Transcribe each of the items below verbatim, reproducing every line without alteration.

• Given data

○ ○ ○ ○ ○

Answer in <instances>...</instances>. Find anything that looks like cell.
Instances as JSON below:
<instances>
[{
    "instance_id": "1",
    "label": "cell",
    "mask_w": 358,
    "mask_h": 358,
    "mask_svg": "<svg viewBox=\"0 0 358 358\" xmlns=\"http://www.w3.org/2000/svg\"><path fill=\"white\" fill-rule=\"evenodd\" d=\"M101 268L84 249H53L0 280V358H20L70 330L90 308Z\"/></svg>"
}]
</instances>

○ ○ ○ ○ ○

• Expected answer
Answer in <instances>...</instances>. Find anything that looks like cell.
Instances as JSON below:
<instances>
[{
    "instance_id": "1",
    "label": "cell",
    "mask_w": 358,
    "mask_h": 358,
    "mask_svg": "<svg viewBox=\"0 0 358 358\" xmlns=\"http://www.w3.org/2000/svg\"><path fill=\"white\" fill-rule=\"evenodd\" d=\"M101 268L84 249H53L0 280V358H20L70 330L90 308Z\"/></svg>"
}]
</instances>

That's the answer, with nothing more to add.